The deep point: the strawberry question is a small, repeatable demonstration that the model and the user are looking at different objects. You see a string of letters. The model sees a sequence of subword IDs. Most of the time the gap doesn’t matter, because most language tasks don’t require seeing through the tokens. When the task does — counting, spelling, exact transformations — the gap is the whole story.
Famous related terms
- Tokenization —
tokenization = learned vocabulary + deterministic split into subword pieces. The preprocessing step that throws the letters away. - BPE (Byte Pair Encoding) —
BPE = greedy merge of the most-common adjacent pairs. The algorithm behind almost every modern LLM tokenizer. - Hallucination —
hallucination = next-token model + no built-in "I don't know" + a prompt the model can't actually answer. The strawberry miss is a tokenizer-flavored cousin of this. - How to spot hallucinations — practical heuristics; the strawberry test is one of the cheapest red flags for “this answer wasn’t grounded in something the model could actually see.”
- Chain-of-thought — letting the model spell things out before answering. The standard mitigation, and how reasoning models partly route around the tokenizer.
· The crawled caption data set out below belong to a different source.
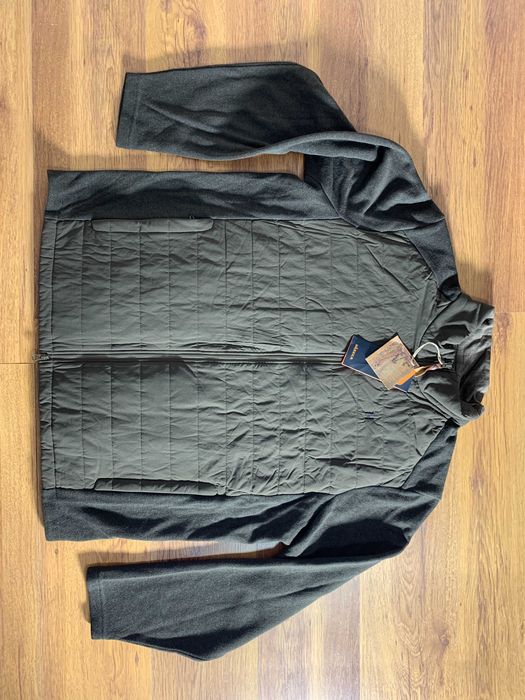 Мъжко ловно яке или жилетка Harkila Retrieve Insulated cardigan 4XL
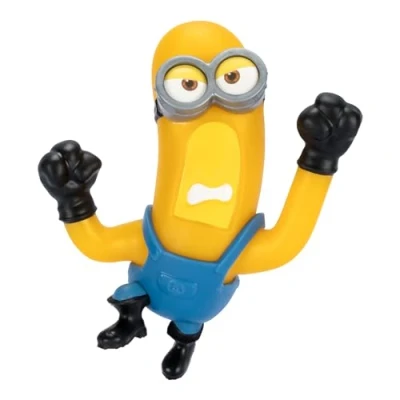 Immagine di MINIONS Tim Il mega Super glutinoso, Me, Brutto e cattivo 4 Heroes of Goo JIT Zu, allungabile fino a 3X la sua dimensione, 42866, Multicoloured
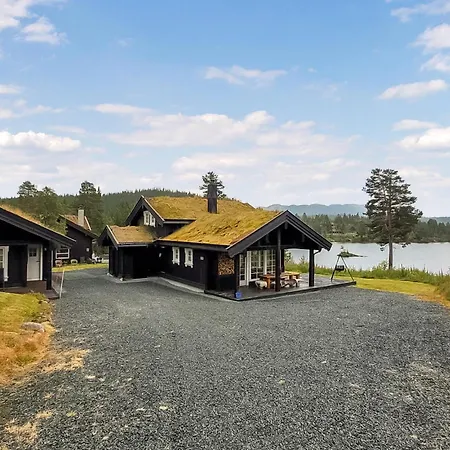 In Vinje With House Sea View * Oyfjell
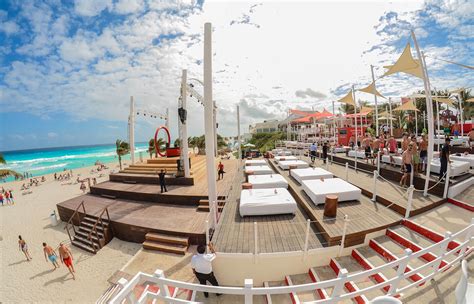 Oasis Cancun Hotel Spring Break Mexico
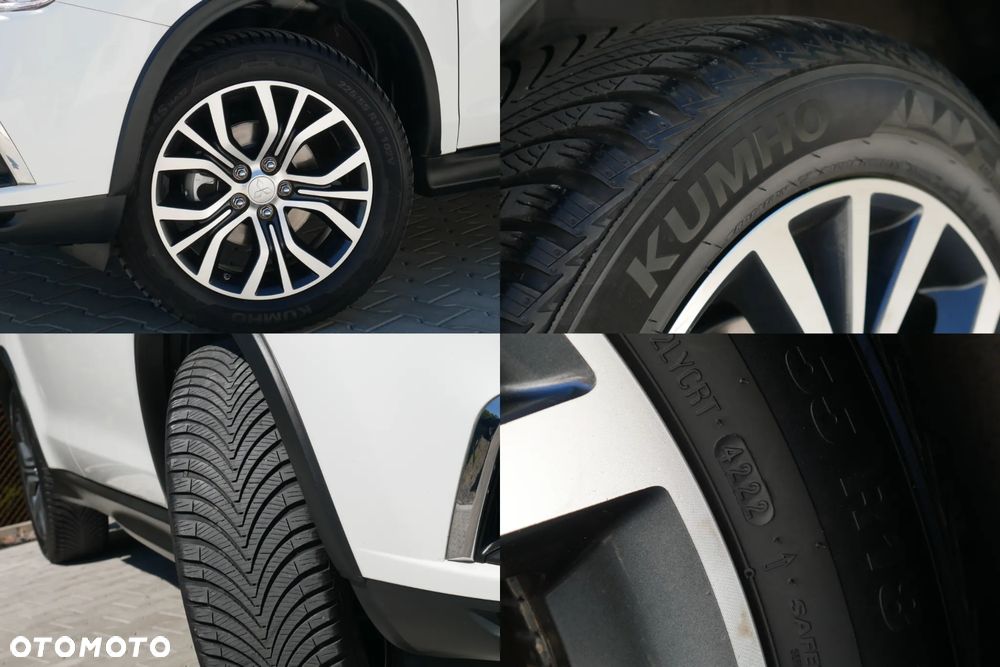 Mitsubishi ASX 1.6 ClearTec 2WD Active - 18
- Tool use / code interpreter —
tool use ≈ LLM + an external function it can call mid-generation. Hand off character-level work to something that actually sees characters. The clean fix. - Character-level / byte-level models —
byte-level model = transformer + bytes/characters as the input units. Architectures that skip tokenization entirely. No strawberry bug; longer sequences and higher compute cost.
Going deeper
- Andrej Karpathy’s Let’s build the GPT tokenizer video — the clearest from-scratch walkthrough of BPE. After watching, the strawberry behavior stops feeling mysterious.
- The OpenAI tiktoken repo and the public tokenizer playgrounds — paste “strawberry” in and watch the split happen.
- Sennrich, Haddow, Birch, Neural Machine Translation of Rare Words with Subword Units (2016) — the paper that brought BPE into modern NLP.
What I’m confident about: the mechanism (tokenizer hides letters, model sees IDs, character-level operations land outside the model’s input representation) is well-established. What I’m deliberately vague about: the exact token split for “strawberry” in any specific model — it depends on the tokenizer, and Claude’s tokenizer in particular isn’t fully public. If you want the precise split for a model you care about, run it through that model’s tokenizer rather than trusting a number from a blog post.